## [Selected extract]
Fig. 3.. Memory load-dependent high-gamma amplitude modulations and white matter substrates.
(A) Spatiotemporal characteristics of the relationship between memory load and high-gamma amplitude. The red cells indicate mixed model t-values at regions of interest (ROIs) and corresponding 250-ms time windows (sliding every 50 ms) where increased memory loads were significantly associated with higher high-gamma amplitudes (i.e., FDR-corrected p-value < 0.05). The blue cells indicate spatiotemporal locations where increased memory loads were significantly associated with decreased high-gamma amplitudes. (B) Snapshots of memory load-dependent high-gamma modulations on the cortical surface. Color-coded ROIs indicate that increased memory loads were significantly associated with increased (red) or decreased (blue) high-gamma amplitudes. (C) Snapshots of white matter tracts underlying memory load-dependent functional connectivity modulations. Color-coded streamlines indicate functional connectivity enhancement (red) and diminution (blue) between ROIs. 0 ms: a 250-ms time window immediately after stimulus onset. Please refer to Fig. 1 for the meaning of each abbreviation.
Fig. 4.
Fig. 4.. Task familiarity-dependent high-gamma amplitude modulations and white matter substrates.

## [What the task requires]
In the figure captions, how long are the time windows in panel A, and how often do they slide? The material is separate from the figure captions.

## [Information provided]
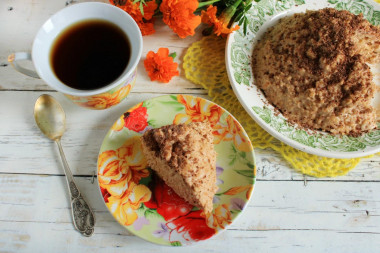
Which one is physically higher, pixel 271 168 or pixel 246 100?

## [Written solution]
The time windows are 250 ms long and slide every 50 ms.